--- Provided text ---
Shiva
- The Sensuous Yogi

There once dwelt in a dense forest
a group of hermits engaged in the most difficult of austerities. The hermitage
had a large number of knowledgeable and mighty sages, but they were for the most
part ritualists, more involved in the actual process rather than appreciating
the symbolic significance behind the liturgies they performed.
Lord Shiva in his role of an
ascetic mendicant once approached this group of recluses to beg for alms. The
force of Shiva's tapas or meditations glowed forth form his auric body. Combined
with the spectacular flicker in his eyes, it presented him as extraordinarily
handsome. This comely young ascetic, his naked body smeared with ashes, exerted
a powerful influence upon the womenfolk of the hermitage. The wives and
daughters of the sages rushed out to greet the naked yogi. The hermits were
utterly shocked at the sight of this unclad monk who drove their well-born wives
and mothers to a demented level of desire. The women came with offerings of
fruits and flowers. When
they approached Shiva the sensuous yogi, they shed all restraint, taking hold of
his hands, pleading for his attentions. They shed away their inhibitions, their
ornaments, their clothes, and embraced the naked stranger with the skull in his
hands.
The saints were left speechless.
Their years of solitude and penance and the hard monastic life were all
repudiated by the inexplicable aberrations of their noble wives. Confused,
pained, bewildered and also very angry, the sages asked the stranger for his
name and identity. Shiva greeted their queries with a silence. Driven to a level
of frenzy the same as their chaste women, these sages in their uncontrolled
outrage tore off Shiva's organ of generation from his body. But Shiva, the first
amongst yogis, remained supremely unaffected both by the women's adoration and
the sages' anger.
As soon as Shiva's organ fell to
the ground it assumed a gigantic proportion, making everyone aware of the divine
status of this handsome ascetic. Thus is said to have originated the emblematic
worship of Shiva's organ, popularly known as the Shiva linga.

--- Instruction ---
Quote the stretch of the Shiva story from "Their years of" through "the Shiva linga.", word for word. The items that follow have no connection to the Shiva story.

(Source data)
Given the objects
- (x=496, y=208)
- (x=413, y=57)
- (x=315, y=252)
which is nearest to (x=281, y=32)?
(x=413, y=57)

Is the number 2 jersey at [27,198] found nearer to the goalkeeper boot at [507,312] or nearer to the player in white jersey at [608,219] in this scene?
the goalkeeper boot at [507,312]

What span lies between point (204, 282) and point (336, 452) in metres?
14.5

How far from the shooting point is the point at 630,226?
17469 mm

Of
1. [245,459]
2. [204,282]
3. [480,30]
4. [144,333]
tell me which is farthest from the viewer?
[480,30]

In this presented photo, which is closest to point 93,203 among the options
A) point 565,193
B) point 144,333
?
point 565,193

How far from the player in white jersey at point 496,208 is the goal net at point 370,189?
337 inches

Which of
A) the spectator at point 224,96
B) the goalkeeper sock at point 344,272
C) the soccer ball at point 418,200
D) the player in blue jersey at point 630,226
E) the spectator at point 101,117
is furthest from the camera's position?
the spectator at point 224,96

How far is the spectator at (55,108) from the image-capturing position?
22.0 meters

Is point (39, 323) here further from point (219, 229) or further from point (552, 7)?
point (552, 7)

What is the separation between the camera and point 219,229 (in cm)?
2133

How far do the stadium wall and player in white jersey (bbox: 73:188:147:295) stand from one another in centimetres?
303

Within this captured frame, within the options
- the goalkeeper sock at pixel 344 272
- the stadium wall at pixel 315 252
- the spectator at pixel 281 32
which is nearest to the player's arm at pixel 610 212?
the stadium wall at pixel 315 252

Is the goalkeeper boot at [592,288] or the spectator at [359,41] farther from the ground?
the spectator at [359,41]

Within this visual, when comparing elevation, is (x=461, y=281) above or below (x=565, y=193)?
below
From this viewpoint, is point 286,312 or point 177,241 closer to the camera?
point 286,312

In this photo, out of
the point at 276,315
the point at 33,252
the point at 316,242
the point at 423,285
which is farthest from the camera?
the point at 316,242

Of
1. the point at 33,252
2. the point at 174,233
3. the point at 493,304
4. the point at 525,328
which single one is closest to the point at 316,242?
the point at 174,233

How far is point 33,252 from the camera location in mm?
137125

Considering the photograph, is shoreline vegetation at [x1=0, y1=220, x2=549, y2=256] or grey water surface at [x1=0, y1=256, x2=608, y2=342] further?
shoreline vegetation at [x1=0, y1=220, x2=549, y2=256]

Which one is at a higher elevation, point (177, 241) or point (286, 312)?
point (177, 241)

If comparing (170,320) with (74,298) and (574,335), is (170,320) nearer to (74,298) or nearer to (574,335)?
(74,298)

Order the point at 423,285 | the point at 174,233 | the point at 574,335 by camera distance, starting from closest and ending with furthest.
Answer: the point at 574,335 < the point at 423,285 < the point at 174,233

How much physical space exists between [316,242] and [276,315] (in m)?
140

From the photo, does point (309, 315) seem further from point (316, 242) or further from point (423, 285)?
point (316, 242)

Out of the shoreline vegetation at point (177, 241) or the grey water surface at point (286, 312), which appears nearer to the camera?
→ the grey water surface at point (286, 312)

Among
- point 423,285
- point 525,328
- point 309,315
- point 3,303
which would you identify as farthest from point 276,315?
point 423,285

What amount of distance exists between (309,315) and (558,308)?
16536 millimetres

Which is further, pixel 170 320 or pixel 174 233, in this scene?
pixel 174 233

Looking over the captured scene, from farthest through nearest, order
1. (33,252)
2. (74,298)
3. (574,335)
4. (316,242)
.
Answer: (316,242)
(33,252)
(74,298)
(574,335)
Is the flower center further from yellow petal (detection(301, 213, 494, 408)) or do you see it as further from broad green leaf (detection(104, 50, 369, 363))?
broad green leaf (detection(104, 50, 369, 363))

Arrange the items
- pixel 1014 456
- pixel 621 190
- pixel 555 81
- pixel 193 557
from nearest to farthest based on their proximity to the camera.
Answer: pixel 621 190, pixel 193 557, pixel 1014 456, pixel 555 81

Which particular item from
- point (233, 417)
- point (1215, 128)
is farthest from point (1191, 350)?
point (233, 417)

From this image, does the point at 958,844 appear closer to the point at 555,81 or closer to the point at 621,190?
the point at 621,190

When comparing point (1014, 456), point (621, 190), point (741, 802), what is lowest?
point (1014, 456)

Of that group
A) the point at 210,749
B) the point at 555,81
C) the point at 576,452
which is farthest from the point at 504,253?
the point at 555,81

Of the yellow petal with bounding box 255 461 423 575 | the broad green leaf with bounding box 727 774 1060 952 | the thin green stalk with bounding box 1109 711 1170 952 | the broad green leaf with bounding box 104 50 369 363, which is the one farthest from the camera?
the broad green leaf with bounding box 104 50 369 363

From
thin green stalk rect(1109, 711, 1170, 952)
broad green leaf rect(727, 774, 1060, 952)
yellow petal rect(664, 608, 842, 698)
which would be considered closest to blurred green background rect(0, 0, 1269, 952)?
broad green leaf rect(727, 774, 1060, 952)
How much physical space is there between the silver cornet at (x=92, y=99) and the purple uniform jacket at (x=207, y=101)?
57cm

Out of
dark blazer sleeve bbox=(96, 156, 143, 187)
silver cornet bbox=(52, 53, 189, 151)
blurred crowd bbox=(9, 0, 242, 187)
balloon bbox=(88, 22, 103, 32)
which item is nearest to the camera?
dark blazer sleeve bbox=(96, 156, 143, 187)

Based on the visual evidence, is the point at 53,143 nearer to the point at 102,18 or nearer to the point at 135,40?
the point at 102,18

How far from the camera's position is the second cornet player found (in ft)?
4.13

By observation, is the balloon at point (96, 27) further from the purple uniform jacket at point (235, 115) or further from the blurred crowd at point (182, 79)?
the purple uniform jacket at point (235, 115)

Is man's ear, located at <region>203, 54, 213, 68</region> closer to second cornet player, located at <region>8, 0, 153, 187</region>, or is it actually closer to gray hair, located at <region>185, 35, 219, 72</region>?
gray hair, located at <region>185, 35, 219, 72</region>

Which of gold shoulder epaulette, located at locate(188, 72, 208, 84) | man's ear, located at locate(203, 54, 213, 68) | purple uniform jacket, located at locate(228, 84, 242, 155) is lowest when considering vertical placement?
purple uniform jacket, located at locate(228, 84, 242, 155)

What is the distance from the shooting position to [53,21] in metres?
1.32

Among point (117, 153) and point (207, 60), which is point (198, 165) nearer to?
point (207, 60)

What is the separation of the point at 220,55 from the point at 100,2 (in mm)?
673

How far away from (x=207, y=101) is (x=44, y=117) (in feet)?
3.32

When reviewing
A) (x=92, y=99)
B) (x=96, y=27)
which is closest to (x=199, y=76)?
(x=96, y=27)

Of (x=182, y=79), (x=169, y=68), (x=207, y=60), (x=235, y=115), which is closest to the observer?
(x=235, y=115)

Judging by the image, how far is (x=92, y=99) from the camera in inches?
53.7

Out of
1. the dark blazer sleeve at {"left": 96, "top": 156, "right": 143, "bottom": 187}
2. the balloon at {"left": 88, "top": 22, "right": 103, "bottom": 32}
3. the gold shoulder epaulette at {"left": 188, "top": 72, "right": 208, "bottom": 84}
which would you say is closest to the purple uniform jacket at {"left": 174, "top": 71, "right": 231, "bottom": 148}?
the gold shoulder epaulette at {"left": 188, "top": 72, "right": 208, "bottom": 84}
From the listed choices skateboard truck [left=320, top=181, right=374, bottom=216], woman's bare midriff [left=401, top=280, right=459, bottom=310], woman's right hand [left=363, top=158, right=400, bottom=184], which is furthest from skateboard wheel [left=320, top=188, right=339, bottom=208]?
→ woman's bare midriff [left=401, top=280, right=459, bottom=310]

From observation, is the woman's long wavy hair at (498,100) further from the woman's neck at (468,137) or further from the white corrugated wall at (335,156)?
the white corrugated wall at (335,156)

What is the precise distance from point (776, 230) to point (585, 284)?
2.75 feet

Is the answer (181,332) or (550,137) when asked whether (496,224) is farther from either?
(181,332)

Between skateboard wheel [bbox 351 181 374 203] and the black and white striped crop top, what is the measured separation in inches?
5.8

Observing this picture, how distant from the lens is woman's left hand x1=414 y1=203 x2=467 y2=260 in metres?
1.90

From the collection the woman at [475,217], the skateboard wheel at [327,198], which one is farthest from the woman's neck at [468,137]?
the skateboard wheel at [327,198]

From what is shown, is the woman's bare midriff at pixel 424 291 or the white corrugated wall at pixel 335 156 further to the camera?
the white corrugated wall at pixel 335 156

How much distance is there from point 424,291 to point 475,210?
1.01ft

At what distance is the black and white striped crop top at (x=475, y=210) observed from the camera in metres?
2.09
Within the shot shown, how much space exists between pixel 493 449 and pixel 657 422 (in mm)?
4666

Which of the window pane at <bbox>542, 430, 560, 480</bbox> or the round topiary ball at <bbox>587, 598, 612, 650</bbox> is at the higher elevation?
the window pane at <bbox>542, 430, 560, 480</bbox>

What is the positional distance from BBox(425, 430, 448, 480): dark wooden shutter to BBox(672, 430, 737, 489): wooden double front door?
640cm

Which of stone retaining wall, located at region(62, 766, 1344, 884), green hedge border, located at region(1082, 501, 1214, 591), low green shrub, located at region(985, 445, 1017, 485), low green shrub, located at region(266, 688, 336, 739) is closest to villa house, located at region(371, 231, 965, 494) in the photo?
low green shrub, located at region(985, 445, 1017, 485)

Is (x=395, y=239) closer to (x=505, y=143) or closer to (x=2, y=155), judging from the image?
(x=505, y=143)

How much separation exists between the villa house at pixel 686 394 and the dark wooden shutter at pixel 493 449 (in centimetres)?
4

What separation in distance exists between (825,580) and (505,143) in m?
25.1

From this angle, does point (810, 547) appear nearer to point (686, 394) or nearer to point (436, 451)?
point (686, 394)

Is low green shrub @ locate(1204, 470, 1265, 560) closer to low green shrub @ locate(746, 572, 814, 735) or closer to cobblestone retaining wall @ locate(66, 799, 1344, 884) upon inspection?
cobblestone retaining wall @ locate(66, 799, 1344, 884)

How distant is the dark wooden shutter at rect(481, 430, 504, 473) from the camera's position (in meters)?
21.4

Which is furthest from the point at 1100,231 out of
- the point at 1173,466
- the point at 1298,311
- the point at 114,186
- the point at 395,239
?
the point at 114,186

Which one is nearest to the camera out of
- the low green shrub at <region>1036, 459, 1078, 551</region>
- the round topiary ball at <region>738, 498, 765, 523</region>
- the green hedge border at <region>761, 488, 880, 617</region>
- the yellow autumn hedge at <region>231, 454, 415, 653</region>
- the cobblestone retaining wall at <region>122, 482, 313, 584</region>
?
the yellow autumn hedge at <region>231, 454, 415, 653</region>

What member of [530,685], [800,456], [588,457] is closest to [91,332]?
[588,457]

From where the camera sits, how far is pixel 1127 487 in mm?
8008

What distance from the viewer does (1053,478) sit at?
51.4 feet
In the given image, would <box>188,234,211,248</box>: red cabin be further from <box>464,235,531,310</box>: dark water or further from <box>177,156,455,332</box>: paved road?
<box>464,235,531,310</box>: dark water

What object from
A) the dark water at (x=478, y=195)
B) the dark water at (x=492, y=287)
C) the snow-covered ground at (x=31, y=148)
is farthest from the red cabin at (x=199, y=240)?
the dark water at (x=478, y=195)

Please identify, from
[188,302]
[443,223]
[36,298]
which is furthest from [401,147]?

--- Problem solution ---
Their years of solitude and penance and the hard monastic life were all
repudiated by the inexplicable aberrations of their noble wives. Confused,
pained, bewildered and also very angry, the sages asked the stranger for his
name and identity. Shiva greeted their queries with a silence. Driven to a level
of frenzy the same as their chaste women, these sages in their uncontrolled
outrage tore off Shiva's organ of generation from his body. But Shiva, the first
amongst yogis, remained supremely unaffected both by the women's adoration and
the sages' anger.
As soon as Shiva's organ fell to
the ground it assumed a gigantic proportion, making everyone aware of the divine
status of this handsome ascetic. Thus is said to have originated the emblematic
worship of Shiva's organ, popularly known as the Shiva linga.